Data in this exercise |
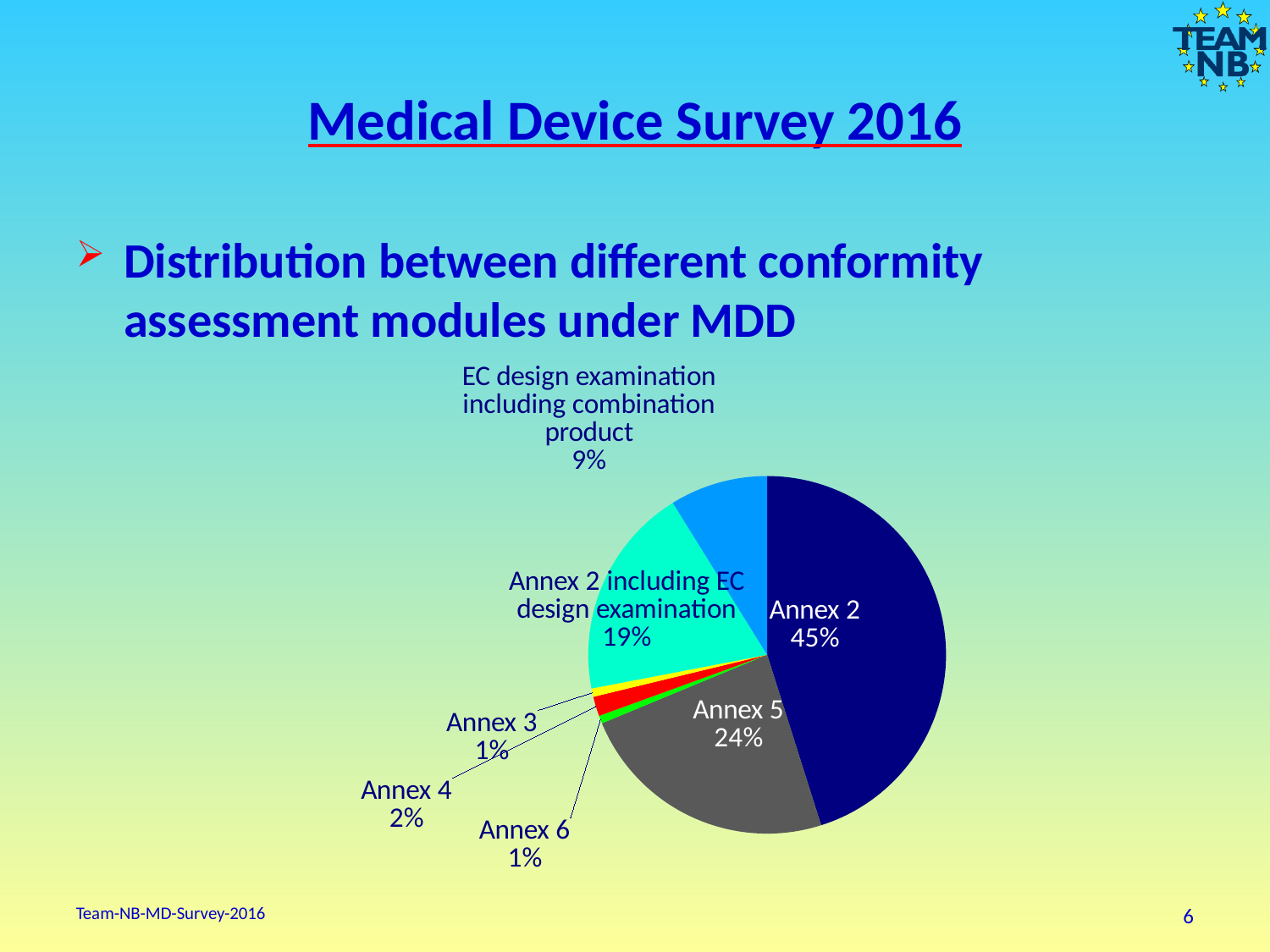
What is the difference in percentage points between Annex 2 and Annex 5? 21 percentage points Which category has the largest slice of the pie? Annex 2 Which is larger, the share for Annex 5 or the share for 'Annex 2 including EC design examination'? Annex 5 What kind of chart is shown on the slide? Pie chart What share of the pie does Annex 4 represent? 2% What is the combined share of Annex 3 and Annex 6? 2% What colour is the Annex 5 slice? Grey What share of the pie does 'EC design examination including combination product' represent? 9% How many slices does the pie chart have? 7 What share of the pie does Annex 2 represent? 45%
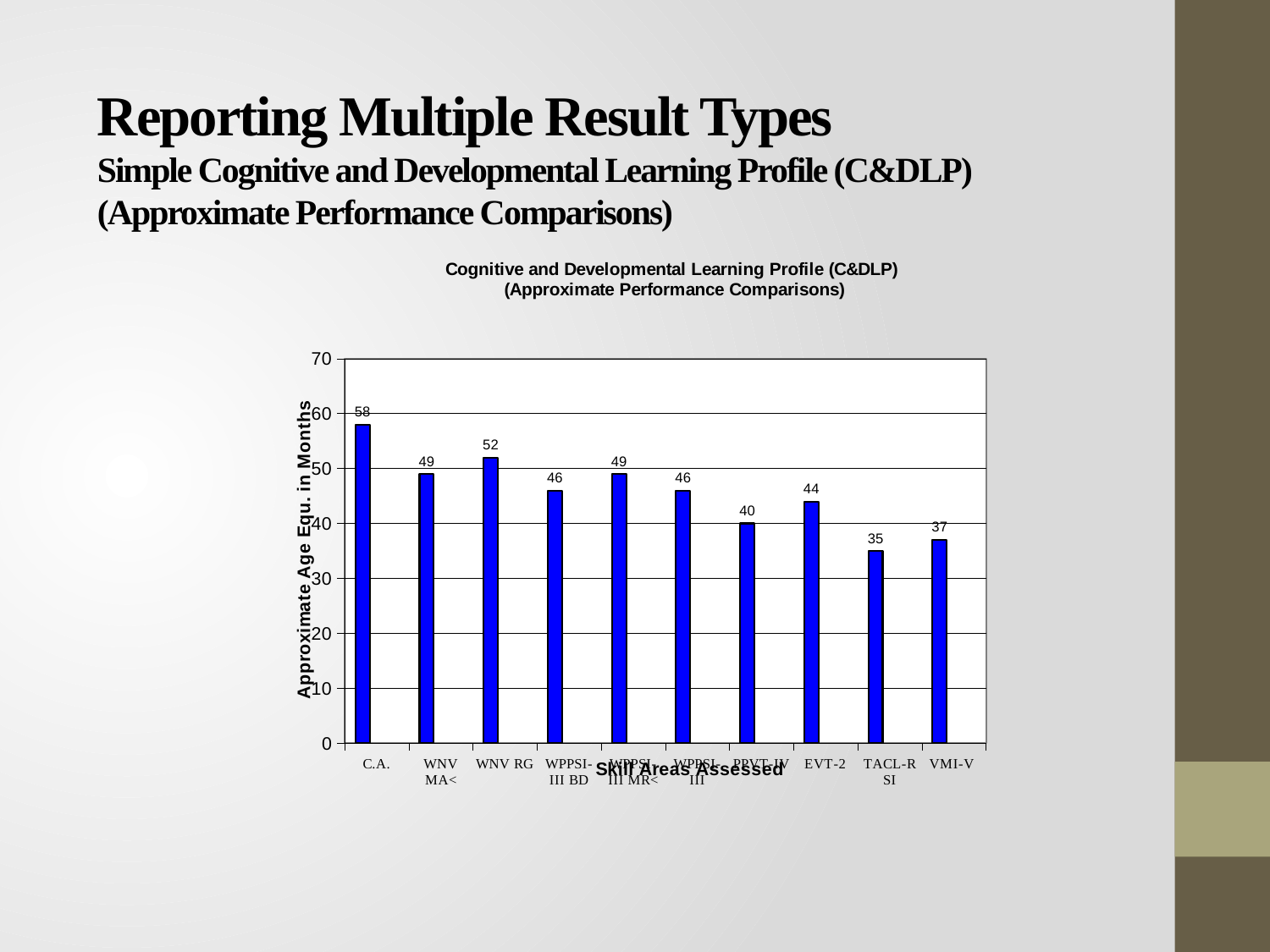
What is the value for C.A.? 58 Which skill area has the highest value? C.A. Which skill area has the lowest value? TACL-R SI What is the difference between the values for C.A. and TACL-R SI? 23 What is the value for WNV RG? 52 How many bars are shown in the chart? 10 What kind of chart is shown on the slide? Bar chart Which is larger, the value for WNV RG or the value for WNV MA<? WNV RG What is the value for TACL-R SI? 35 What is the value for EVT-2? 44 What is the value for WPPSI-III BD? 46 What is the difference between the values for VMI-V and TACL-R SI? 2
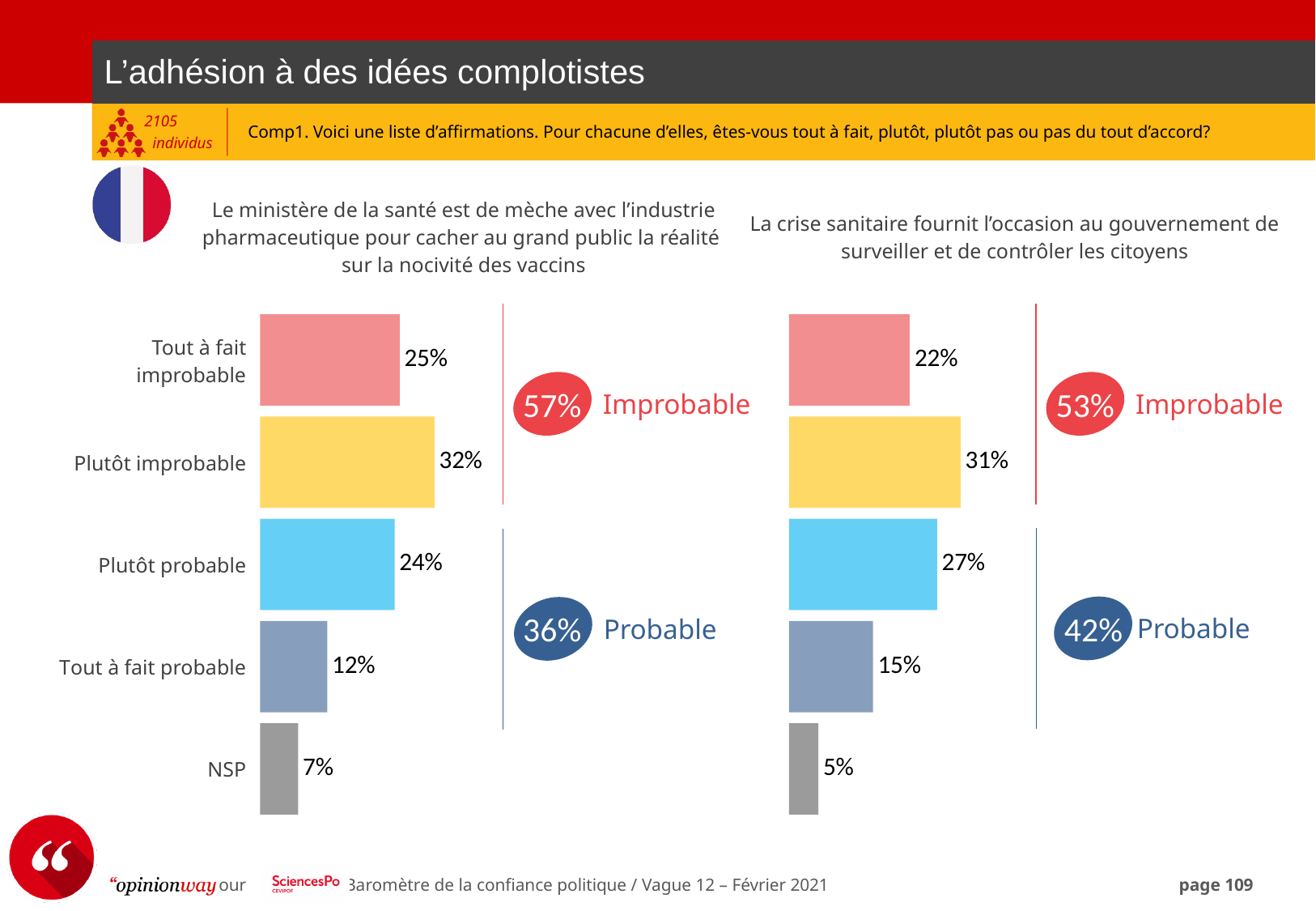
In the left chart (Le ministère de la santé est de mèche avec l'industrie pharmaceutique), what is the value for 'Plutôt improbable'? 32% In the right chart (La crise sanitaire), what is the value for 'Tout à fait probable'? 15% What type of chart is used on this slide? Bar chart How many categories are shown in the left chart (Le ministère de la santé)? 5 In the right chart (La crise sanitaire), which category has the lowest value? NSP In the left chart (Le ministère de la santé), what is the value for 'NSP'? 7% In the right chart (La crise sanitaire), what is the difference between 'Plutôt improbable' and 'Tout à fait improbable'? 9% In the right chart (La crise sanitaire fournit l'occasion au gouvernement de surveiller et de contrôler les citoyens), what is the value for 'Plutôt probable'? 27% In the right chart (La crise sanitaire), what combined percentage is shown for 'Probable'? 42% In the left chart (Le ministère de la santé), which category has the highest value? Plutôt improbable In the left chart (Le ministère de la santé), what is the difference between 'Plutôt improbable' and 'Tout à fait probable'? 20% Which is larger: 'Tout à fait improbable' in the left chart (Le ministère de la santé) or 'Tout à fait improbable' in the right chart (La crise sanitaire)? Left chart (25%)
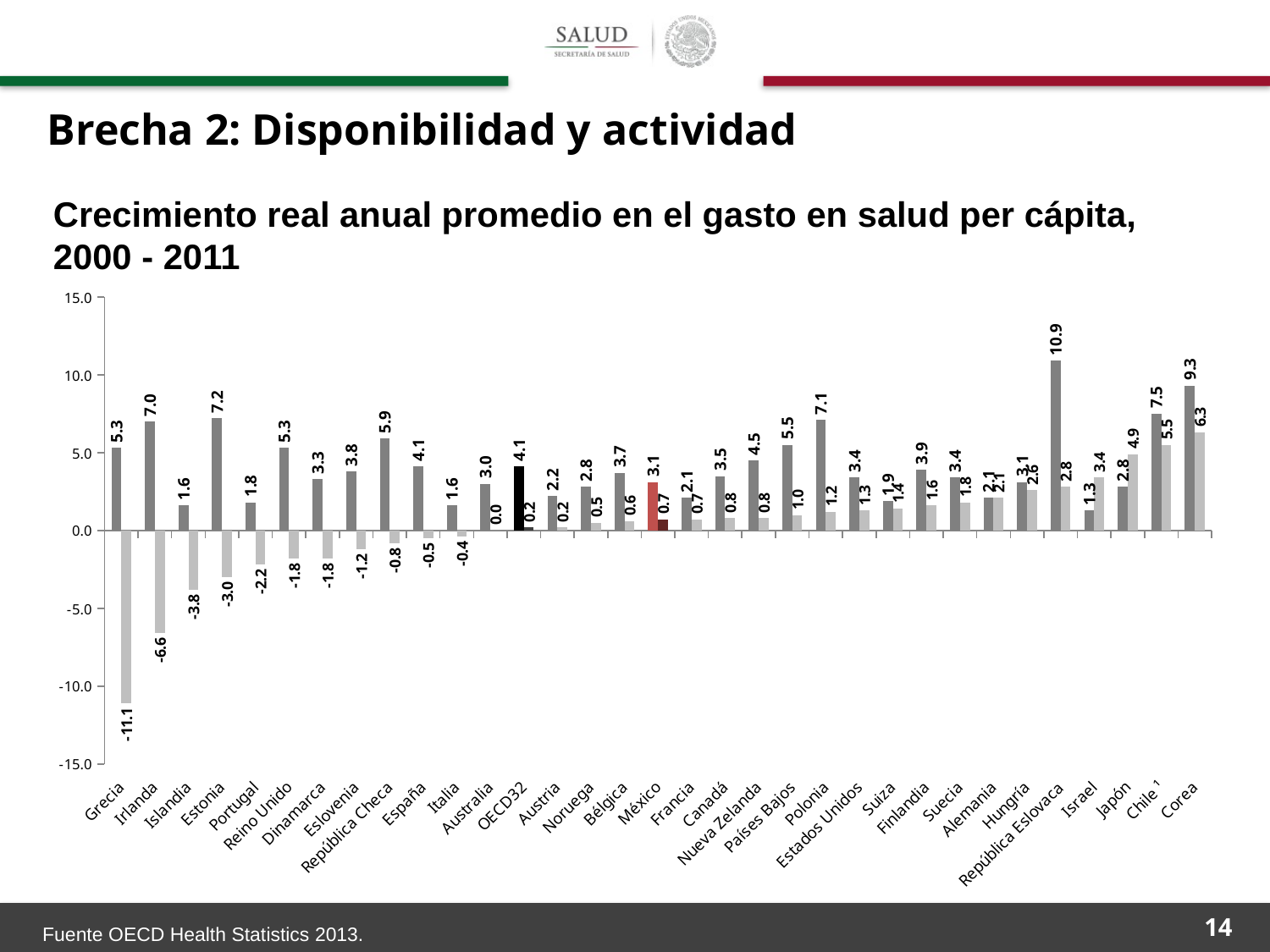
What type of chart is shown on the slide? bar chart What is the value of the light bar for Corea? 6.3 What is the value of the light bar for Grecia? -11.1 Which country has the highest dark bar value? República Eslovaca Which is larger, the dark bar value for Irlanda or for Estonia? Estonia What is the value of the dark bar for OECD32? 4.1 Which bar is highlighted in red on the chart? México What is the value of the dark bar for México? 3.1 Is the dark bar value for República Eslovaca greater or less than 10.0? greater Which country has the lowest light bar value? Grecia What is the difference between the dark bar values of Corea and Chile? 1.8 How many countries or groups are shown on the x axis? 33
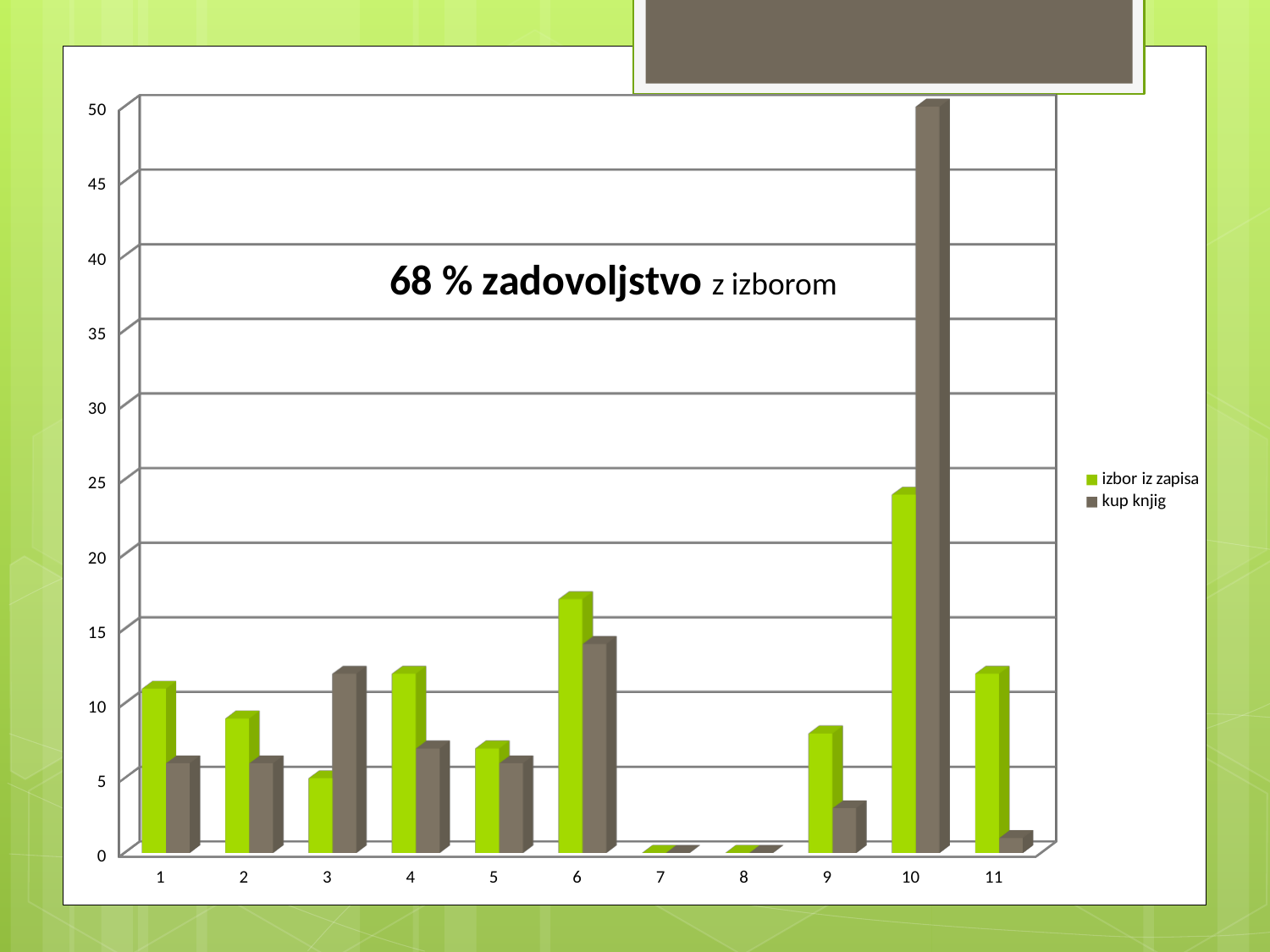
For category 3, which series has the larger value, 'izbor iz zapisa' or 'kup knjig'? kup knjig Is the 'kup knjig' value for category 9 greater or less than 5? less Is the 'izbor iz zapisa' value for category 10 greater or less than 20? greater Is the 'kup knjig' value for category 10 greater or less than 40? greater Which category has the highest value for the 'izbor iz zapisa' series? 10 Which category has the highest value for the 'kup knjig' series? 10 What text is written across the chart area? 68 % zadovoljstvo z izborom For category 10, which series has the larger value, 'izbor iz zapisa' or 'kup knjig'? kup knjig How many categories are shown on the x axis? 11 What kind of chart is shown on the slide? bar chart How many series does the legend list? 2 What are the two series names listed in the legend? izbor iz zapisa, kup knjig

Work instruction | Reproduce every entry above verbatim, leaving out the pictures.

Completed task |
What is the difference in percentage points between Annex 2 and Annex 5? 21 percentage points Which category has the largest slice of the pie? Annex 2 Which is larger, the share for Annex 5 or the share for 'Annex 2 including EC design examination'? Annex 5 What kind of chart is shown on the slide? Pie chart What share of the pie does Annex 4 represent? 2% What is the combined share of Annex 3 and Annex 6? 2% What colour is the Annex 5 slice? Grey What share of the pie does 'EC design examination including combination product' represent? 9% How many slices does the pie chart have? 7 What share of the pie does Annex 2 represent? 45%
What is the value for C.A.? 58 Which skill area has the highest value? C.A. Which skill area has the lowest value? TACL-R SI What is the difference between the values for C.A. and TACL-R SI? 23 What is the value for WNV RG? 52 How many bars are shown in the chart? 10 What kind of chart is shown on the slide? Bar chart Which is larger, the value for WNV RG or the value for WNV MA<? WNV RG What is the value for TACL-R SI? 35 What is the value for EVT-2? 44 What is the value for WPPSI-III BD? 46 What is the difference between the values for VMI-V and TACL-R SI? 2
In the left chart (Le ministère de la santé est de mèche avec l'industrie pharmaceutique), what is the value for 'Plutôt improbable'? 32% In the right chart (La crise sanitaire), what is the value for 'Tout à fait probable'? 15% What type of chart is used on this slide? Bar chart How many categories are shown in the left chart (Le ministère de la santé)? 5 In the right chart (La crise sanitaire), which category has the lowest value? NSP In the left chart (Le ministère de la santé), what is the value for 'NSP'? 7% In the right chart (La crise sanitaire), what is the difference between 'Plutôt improbable' and 'Tout à fait improbable'? 9% In the right chart (La crise sanitaire fournit l'occasion au gouvernement de surveiller et de contrôler les citoyens), what is the value for 'Plutôt probable'? 27% In the right chart (La crise sanitaire), what combined percentage is shown for 'Probable'? 42% In the left chart (Le ministère de la santé), which category has the highest value? Plutôt improbable In the left chart (Le ministère de la santé), what is the difference between 'Plutôt improbable' and 'Tout à fait probable'? 20% Which is larger: 'Tout à fait improbable' in the left chart (Le ministère de la santé) or 'Tout à fait improbable' in the right chart (La crise sanitaire)? Left chart (25%)
What type of chart is shown on the slide? bar chart What is the value of the light bar for Corea? 6.3 What is the value of the light bar for Grecia? -11.1 Which country has the highest dark bar value? República Eslovaca Which is larger, the dark bar value for Irlanda or for Estonia? Estonia What is the value of the dark bar for OECD32? 4.1 Which bar is highlighted in red on the chart? México What is the value of the dark bar for México? 3.1 Is the dark bar value for República Eslovaca greater or less than 10.0? greater Which country has the lowest light bar value? Grecia What is the difference between the dark bar values of Corea and Chile? 1.8 How many countries or groups are shown on the x axis? 33
For category 3, which series has the larger value, 'izbor iz zapisa' or 'kup knjig'? kup knjig Is the 'kup knjig' value for category 9 greater or less than 5? less Is the 'izbor iz zapisa' value for category 10 greater or less than 20? greater Is the 'kup knjig' value for category 10 greater or less than 40? greater Which category has the highest value for the 'izbor iz zapisa' series? 10 Which category has the highest value for the 'kup knjig' series? 10 What text is written across the chart area? 68 % zadovoljstvo z izborom For category 10, which series has the larger value, 'izbor iz zapisa' or 'kup knjig'? kup knjig How many categories are shown on the x axis? 11 What kind of chart is shown on the slide? bar chart How many series does the legend list? 2 What are the two series names listed in the legend? izbor iz zapisa, kup knjig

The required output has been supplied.